How to complete this task = The records follow. Copy each one exactly.

Source data =
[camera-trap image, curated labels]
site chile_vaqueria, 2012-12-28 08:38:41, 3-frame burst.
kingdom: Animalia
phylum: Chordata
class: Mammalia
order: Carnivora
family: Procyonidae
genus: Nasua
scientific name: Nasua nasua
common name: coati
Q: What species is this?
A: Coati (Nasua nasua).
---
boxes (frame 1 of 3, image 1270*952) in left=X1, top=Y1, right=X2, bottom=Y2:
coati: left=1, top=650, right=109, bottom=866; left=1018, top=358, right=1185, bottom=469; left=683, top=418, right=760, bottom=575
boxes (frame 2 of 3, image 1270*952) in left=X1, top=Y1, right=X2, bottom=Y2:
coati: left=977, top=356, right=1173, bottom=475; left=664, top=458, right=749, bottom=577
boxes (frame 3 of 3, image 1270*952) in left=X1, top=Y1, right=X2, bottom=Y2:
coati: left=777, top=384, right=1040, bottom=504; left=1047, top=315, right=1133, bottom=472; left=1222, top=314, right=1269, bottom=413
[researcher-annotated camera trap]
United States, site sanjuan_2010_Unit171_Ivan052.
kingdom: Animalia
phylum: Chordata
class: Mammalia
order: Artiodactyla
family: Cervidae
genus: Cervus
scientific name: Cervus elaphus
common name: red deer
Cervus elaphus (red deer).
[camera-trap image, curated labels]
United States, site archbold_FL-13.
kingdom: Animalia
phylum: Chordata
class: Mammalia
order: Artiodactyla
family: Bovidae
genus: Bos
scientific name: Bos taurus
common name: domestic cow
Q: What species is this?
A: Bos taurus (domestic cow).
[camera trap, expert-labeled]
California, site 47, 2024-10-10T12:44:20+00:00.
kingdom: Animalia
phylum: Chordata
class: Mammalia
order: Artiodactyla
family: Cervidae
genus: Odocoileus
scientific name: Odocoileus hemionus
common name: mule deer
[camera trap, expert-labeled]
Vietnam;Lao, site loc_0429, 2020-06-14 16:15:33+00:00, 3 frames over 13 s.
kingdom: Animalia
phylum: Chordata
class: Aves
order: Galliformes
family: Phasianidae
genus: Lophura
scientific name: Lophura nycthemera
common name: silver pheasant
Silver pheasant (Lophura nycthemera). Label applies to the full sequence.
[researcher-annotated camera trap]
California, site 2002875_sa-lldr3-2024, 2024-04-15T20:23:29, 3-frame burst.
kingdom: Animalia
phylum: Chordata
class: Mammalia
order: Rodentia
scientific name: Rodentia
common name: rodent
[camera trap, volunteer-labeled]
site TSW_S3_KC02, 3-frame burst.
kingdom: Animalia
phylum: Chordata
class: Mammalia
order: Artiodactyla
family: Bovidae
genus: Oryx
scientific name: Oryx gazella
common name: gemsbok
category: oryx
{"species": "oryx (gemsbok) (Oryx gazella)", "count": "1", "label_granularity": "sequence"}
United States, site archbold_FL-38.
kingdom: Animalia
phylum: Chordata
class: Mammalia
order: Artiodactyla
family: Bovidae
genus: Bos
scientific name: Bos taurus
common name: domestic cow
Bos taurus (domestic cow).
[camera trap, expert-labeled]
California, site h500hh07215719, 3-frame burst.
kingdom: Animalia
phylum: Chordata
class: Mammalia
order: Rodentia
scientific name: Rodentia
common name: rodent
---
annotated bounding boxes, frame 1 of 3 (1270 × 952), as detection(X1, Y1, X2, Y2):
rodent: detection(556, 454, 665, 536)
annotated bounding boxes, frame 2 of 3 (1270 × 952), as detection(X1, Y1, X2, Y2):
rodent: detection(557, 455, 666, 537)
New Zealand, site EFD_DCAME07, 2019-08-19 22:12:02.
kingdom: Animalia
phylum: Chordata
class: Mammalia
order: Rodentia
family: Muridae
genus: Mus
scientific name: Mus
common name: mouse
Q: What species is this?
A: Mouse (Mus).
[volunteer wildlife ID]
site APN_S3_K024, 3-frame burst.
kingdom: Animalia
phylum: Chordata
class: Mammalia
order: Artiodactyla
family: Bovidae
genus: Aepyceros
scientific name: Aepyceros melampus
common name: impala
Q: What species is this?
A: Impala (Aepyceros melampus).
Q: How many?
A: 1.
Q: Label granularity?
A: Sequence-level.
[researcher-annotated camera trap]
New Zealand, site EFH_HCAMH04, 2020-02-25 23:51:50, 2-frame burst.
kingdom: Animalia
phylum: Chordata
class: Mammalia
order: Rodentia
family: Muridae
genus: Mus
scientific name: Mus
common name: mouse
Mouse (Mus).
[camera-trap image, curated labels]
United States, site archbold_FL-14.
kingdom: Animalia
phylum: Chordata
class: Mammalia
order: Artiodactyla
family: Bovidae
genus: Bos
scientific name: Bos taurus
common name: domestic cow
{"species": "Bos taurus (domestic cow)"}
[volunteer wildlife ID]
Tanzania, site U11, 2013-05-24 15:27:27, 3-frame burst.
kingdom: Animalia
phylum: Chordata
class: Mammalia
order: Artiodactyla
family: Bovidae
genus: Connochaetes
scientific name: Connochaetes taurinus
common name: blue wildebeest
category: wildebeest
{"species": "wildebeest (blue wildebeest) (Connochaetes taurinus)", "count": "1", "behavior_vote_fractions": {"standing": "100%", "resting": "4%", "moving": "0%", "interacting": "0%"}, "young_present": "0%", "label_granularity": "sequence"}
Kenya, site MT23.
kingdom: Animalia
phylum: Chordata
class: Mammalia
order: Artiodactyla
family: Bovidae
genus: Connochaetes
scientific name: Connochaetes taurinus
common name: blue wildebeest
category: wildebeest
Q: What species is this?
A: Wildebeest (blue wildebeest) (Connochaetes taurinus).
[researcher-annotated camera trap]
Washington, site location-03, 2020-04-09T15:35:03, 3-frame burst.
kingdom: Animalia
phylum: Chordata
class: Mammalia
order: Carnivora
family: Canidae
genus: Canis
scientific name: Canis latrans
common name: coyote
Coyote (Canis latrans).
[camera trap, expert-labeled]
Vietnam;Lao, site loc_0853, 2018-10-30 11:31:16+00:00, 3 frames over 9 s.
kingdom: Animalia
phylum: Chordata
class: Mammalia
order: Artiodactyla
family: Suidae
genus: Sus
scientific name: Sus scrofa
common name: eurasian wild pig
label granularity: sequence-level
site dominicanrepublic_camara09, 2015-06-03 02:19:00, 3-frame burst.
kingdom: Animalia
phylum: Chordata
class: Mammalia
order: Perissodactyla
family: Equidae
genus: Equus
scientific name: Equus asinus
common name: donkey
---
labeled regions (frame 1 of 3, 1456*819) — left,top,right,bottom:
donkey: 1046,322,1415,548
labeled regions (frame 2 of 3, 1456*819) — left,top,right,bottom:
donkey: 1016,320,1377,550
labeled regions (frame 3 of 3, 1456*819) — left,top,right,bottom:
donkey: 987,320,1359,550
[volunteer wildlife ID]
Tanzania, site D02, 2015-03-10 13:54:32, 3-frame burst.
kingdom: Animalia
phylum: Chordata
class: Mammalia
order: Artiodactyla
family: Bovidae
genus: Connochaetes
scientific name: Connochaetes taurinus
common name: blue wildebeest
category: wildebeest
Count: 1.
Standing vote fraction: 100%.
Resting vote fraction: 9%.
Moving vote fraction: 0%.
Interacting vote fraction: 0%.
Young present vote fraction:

Exercise result =
[camera-trap image, curated labels]
site chile_vaqueria, 2012-12-28 08:38:41, 3-frame burst.
kingdom: Animalia
phylum: Chordata
class: Mammalia
order: Carnivora
family: Procyonidae
genus: Nasua
scientific name: Nasua nasua
common name: coati
Q: What species is this?
A: Coati (Nasua nasua).
---
boxes (frame 1 of 3, image 1270*952) in left=X1, top=Y1, right=X2, bottom=Y2:
coati: left=1, top=650, right=109, bottom=866; left=1018, top=358, right=1185, bottom=469; left=683, top=418, right=760, bottom=575
boxes (frame 2 of 3, image 1270*952) in left=X1, top=Y1, right=X2, bottom=Y2:
coati: left=977, top=356, right=1173, bottom=475; left=664, top=458, right=749, bottom=577
boxes (frame 3 of 3, image 1270*952) in left=X1, top=Y1, right=X2, bottom=Y2:
coati: left=777, top=384, right=1040, bottom=504; left=1047, top=315, right=1133, bottom=472; left=1222, top=314, right=1269, bottom=413
[researcher-annotated camera trap]
United States, site sanjuan_2010_Unit171_Ivan052.
kingdom: Animalia
phylum: Chordata
class: Mammalia
order: Artiodactyla
family: Cervidae
genus: Cervus
scientific name: Cervus elaphus
common name: red deer
Cervus elaphus (red deer).
[camera-trap image, curated labels]
United States, site archbold_FL-13.
kingdom: Animalia
phylum: Chordata
class: Mammalia
order: Artiodactyla
family: Bovidae
genus: Bos
scientific name: Bos taurus
common name: domestic cow
Q: What species is this?
A: Bos taurus (domestic cow).
[camera trap, expert-labeled]
California, site 47, 2024-10-10T12:44:20+00:00.
kingdom: Animalia
phylum: Chordata
class: Mammalia
order: Artiodactyla
family: Cervidae
genus: Odocoileus
scientific name: Odocoileus hemionus
common name: mule deer
[camera trap, expert-labeled]
Vietnam;Lao, site loc_0429, 2020-06-14 16:15:33+00:00, 3 frames over 13 s.
kingdom: Animalia
phylum: Chordata
class: Aves
order: Galliformes
family: Phasianidae
genus: Lophura
scientific name: Lophura nycthemera
common name: silver pheasant
Silver pheasant (Lophura nycthemera). Label applies to the full sequence.
[researcher-annotated camera trap]
California, site 2002875_sa-lldr3-2024, 2024-04-15T20:23:29, 3-frame burst.
kingdom: Animalia
phylum: Chordata
class: Mammalia
order: Rodentia
scientific name: Rodentia
common name: rodent
[camera trap, volunteer-labeled]
site TSW_S3_KC02, 3-frame burst.
kingdom: Animalia
phylum: Chordata
class: Mammalia
order: Artiodactyla
family: Bovidae
genus: Oryx
scientific name: Oryx gazella
common name: gemsbok
category: oryx
{"species": "oryx (gemsbok) (Oryx gazella)", "count": "1", "label_granularity": "sequence"}
United States, site archbold_FL-38.
kingdom: Animalia
phylum: Chordata
class: Mammalia
order: Artiodactyla
family: Bovidae
genus: Bos
scientific name: Bos taurus
common name: domestic cow
Bos taurus (domestic cow).
[camera trap, expert-labeled]
California, site h500hh07215719, 3-frame burst.
kingdom: Animalia
phylum: Chordata
class: Mammalia
order: Rodentia
scientific name: Rodentia
common name: rodent
---
annotated bounding boxes, frame 1 of 3 (1270 × 952), as detection(X1, Y1, X2, Y2):
rodent: detection(556, 454, 665, 536)
annotated bounding boxes, frame 2 of 3 (1270 × 952), as detection(X1, Y1, X2, Y2):
rodent: detection(557, 455, 666, 537)
New Zealand, site EFD_DCAME07, 2019-08-19 22:12:02.
kingdom: Animalia
phylum: Chordata
class: Mammalia
order: Rodentia
family: Muridae
genus: Mus
scientific name: Mus
common name: mouse
Q: What species is this?
A: Mouse (Mus).
[volunteer wildlife ID]
site APN_S3_K024, 3-frame burst.
kingdom: Animalia
phylum: Chordata
class: Mammalia
order: Artiodactyla
family: Bovidae
genus: Aepyceros
scientific name: Aepyceros melampus
common name: impala
Q: What species is this?
A: Impala (Aepyceros melampus).
Q: How many?
A: 1.
Q: Label granularity?
A: Sequence-level.
[researcher-annotated camera trap]
New Zealand, site EFH_HCAMH04, 2020-02-25 23:51:50, 2-frame burst.
kingdom: Animalia
phylum: Chordata
class: Mammalia
order: Rodentia
family: Muridae
genus: Mus
scientific name: Mus
common name: mouse
Mouse (Mus).
[camera-trap image, curated labels]
United States, site archbold_FL-14.
kingdom: Animalia
phylum: Chordata
class: Mammalia
order: Artiodactyla
family: Bovidae
genus: Bos
scientific name: Bos taurus
common name: domestic cow
{"species": "Bos taurus (domestic cow)"}
[volunteer wildlife ID]
Tanzania, site U11, 2013-05-24 15:27:27, 3-frame burst.
kingdom: Animalia
phylum: Chordata
class: Mammalia
order: Artiodactyla
family: Bovidae
genus: Connochaetes
scientific name: Connochaetes taurinus
common name: blue wildebeest
category: wildebeest
{"species": "wildebeest (blue wildebeest) (Connochaetes taurinus)", "count": "1", "behavior_vote_fractions": {"standing": "100%", "resting": "4%", "moving": "0%", "interacting": "0%"}, "young_present": "0%", "label_granularity": "sequence"}
Kenya, site MT23.
kingdom: Animalia
phylum: Chordata
class: Mammalia
order: Artiodactyla
family: Bovidae
genus: Connochaetes
scientific name: Connochaetes taurinus
common name: blue wildebeest
category: wildebeest
Q: What species is this?
A: Wildebeest (blue wildebeest) (Connochaetes taurinus).
[researcher-annotated camera trap]
Washington, site location-03, 2020-04-09T15:35:03, 3-frame burst.
kingdom: Animalia
phylum: Chordata
class: Mammalia
order: Carnivora
family: Canidae
genus: Canis
scientific name: Canis latrans
common name: coyote
Coyote (Canis latrans).
[camera trap, expert-labeled]
Vietnam;Lao, site loc_0853, 2018-10-30 11:31:16+00:00, 3 frames over 9 s.
kingdom: Animalia
phylum: Chordata
class: Mammalia
order: Artiodactyla
family: Suidae
genus: Sus
scientific name: Sus scrofa
common name: eurasian wild pig
label granularity: sequence-level
site dominicanrepublic_camara09, 2015-06-03 02:19:00, 3-frame burst.
kingdom: Animalia
phylum: Chordata
class: Mammalia
order: Perissodactyla
family: Equidae
genus: Equus
scientific name: Equus asinus
common name: donkey
---
labeled regions (frame 1 of 3, 1456*819) — left,top,right,bottom:
donkey: 1046,322,1415,548
labeled regions (frame 2 of 3, 1456*819) — left,top,right,bottom:
donkey: 1016,320,1377,550
labeled regions (frame 3 of 3, 1456*819) — left,top,right,bottom:
donkey: 987,320,1359,550
[volunteer wildlife ID]
Tanzania, site D02, 2015-03-10 13:54:32, 3-frame burst.
kingdom: Animalia
phylum: Chordata
class: Mammalia
order: Artiodactyla
family: Bovidae
genus: Connochaetes
scientific name: Connochaetes taurinus
common name: blue wildebeest
category: wildebeest
Count: 1.
Standing vote fraction: 100%.
Resting vote fraction: 9%.
Moving vote fraction: 0%.
Interacting vote fraction: 0%.
Young present vote fraction:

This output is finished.